Reading the documentation for Python's requests
library, the API for the basic request function has several parameters that seem redundant:
data -- (optional) Dictionary or list of tuples [(key, value)] (will be form-encoded), bytes, or file-like object to send in the body of the Request.
json -- (optional) json data to send in the body of the Request.
files -- (optional) Dictionary of 'name': file-like-objects (or {'name': file-tuple}) for multipart encoding upload. file-tuple can be a 2-tuple ('filename', fileobj), 3-tuple ('filename', fileobj, 'content_type') or a 4-tuple ('filename', fileobj, 'content_type', custom_headers), where 'content-type' is a string defining the content type of the given file and custom_headers a dict-like object containing additional headers to add for the file.
The same is the case for the rest of the interface, e.g., post, get, etc. I find this a bit confusing.
Suppose I'm trying to send files to an endpoint somewhere along with instructions on how to use them. Can I/would there ever be any reason not to just jam everything into the data parameter, rather than use files, json, etc.?

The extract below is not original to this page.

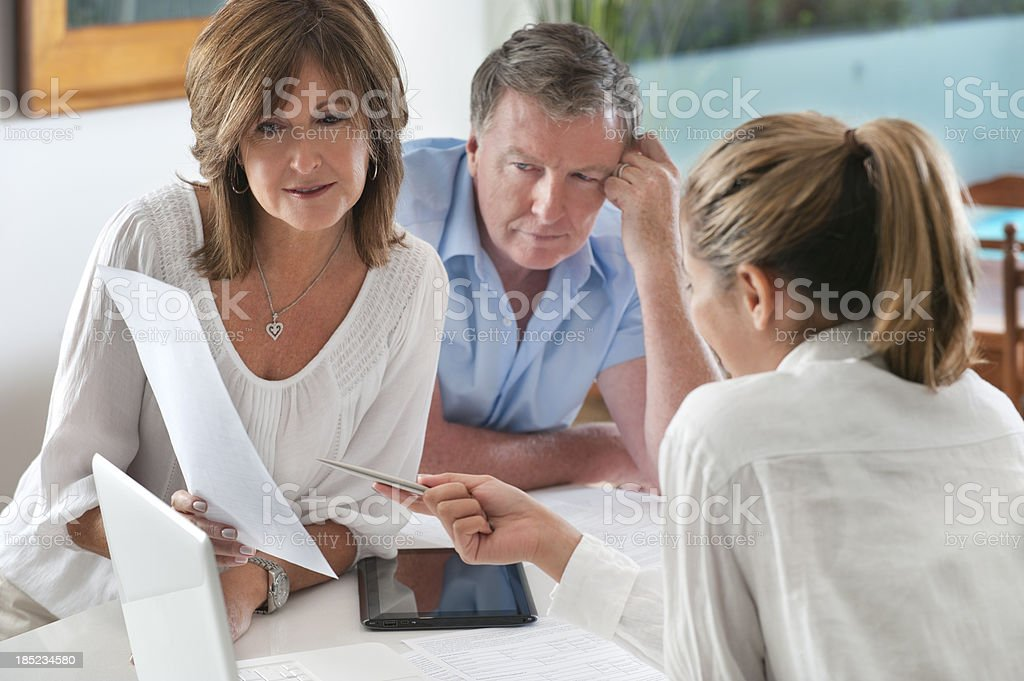 Worried mature Couple in Meeting With Advisor stock photo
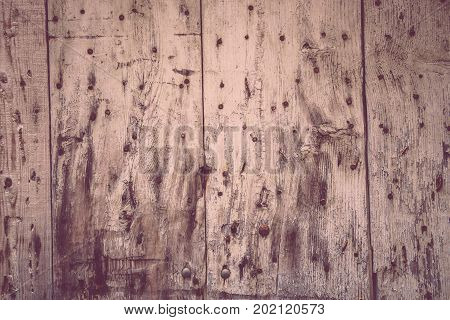Old wood background texture. Vintage door or shutters and metal elements. Rural architecture. With South french provence cote d'azur look and feel.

In other words, is there any difference between:
requests.post('http://some.api.endpoint',
data={'command': 'foo',
'options': {'the_thing':'gimmie', 'the_answer': 42},
'the_file': open('myfile.pdf', 'rb')})
versus
requests.post('http://some.api.endpoint',
data={'command': 'foo'},
json=json.dumps({'options': {'the_thing':'gimmie', 'the_answer': 42}}),
files={'the_file': open('myfile.pdf', 'rb')})
The most natural reading of the quoted bit of the documentation is that those two calls would be equivalent...?
Maybe I'm misreading the documentation for the data parameter, and it can't take a dictionary of files? It's a little unclear to me. Does the documentation explanation of data
mean "dictionary or list [of triples, bytes, or file-like object[s]], or does it mean "[dictionary or list of tuples], bytes, or file-like object? Either is a little bit grammatically uncomfortable.